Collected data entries
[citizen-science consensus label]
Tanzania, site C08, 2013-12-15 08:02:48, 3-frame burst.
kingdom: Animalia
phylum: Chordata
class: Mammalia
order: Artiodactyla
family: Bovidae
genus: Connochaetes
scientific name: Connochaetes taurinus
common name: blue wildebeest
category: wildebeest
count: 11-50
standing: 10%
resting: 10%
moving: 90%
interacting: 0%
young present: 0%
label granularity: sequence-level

--

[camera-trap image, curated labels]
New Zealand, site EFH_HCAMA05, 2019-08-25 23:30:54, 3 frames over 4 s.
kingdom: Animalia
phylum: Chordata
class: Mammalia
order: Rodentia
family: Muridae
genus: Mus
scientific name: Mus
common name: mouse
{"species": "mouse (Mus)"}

ACTIVITY:
Print, without alteration, only the lines above between the one holding "interacting: 0%" and the one holding "label granularity: sequence-level", inclusive.

WRITTEN RESPONSE:
interacting: 0%
young present: 0%
label granularity: sequence-level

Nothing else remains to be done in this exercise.